Temporal reasoning was also described by J.C. Augusto in his paper, “Temporal Reasoning for Decision Support in Medicine” [1]. “Clinicians in general need to know that some symptoms were recurrent with some particular temporal pattern in some specific context in order to diagnose correctly instead of having the rough data that, after possibly long consideration, would lead to the discovery of a certain condition” [1].


Related Projects

Veterans Like Mine – Support for therapeutic decision making. A novel idea, VLMine is planned to serve as a CDS tool when resources like PubMed or UpToDate are not adequately detailed or specific enough to answer questions in patients with clinical uncertainty.

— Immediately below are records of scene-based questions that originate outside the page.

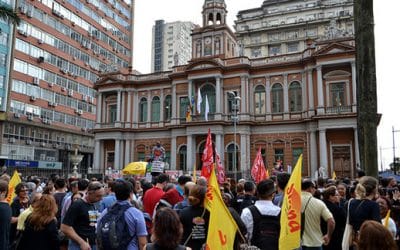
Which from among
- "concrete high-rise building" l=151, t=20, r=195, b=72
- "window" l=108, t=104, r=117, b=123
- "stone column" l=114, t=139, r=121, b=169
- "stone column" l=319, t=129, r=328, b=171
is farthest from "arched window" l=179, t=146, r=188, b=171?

On average, clinicians accrue questions about patient care every two to three outpatient encounters, and yet more than half of these questions go unanswered [7]. VLMine will retrieve data from data warehouses about other patients similar to the individual patient at hand and present information to clinicians to facilitate management. This will provide VA clinicians access to information from the collective experience of fellow clinicians using data processing from all facilities. VLMine will constitute a new kind of clinical decision support, a type that does not currently exist.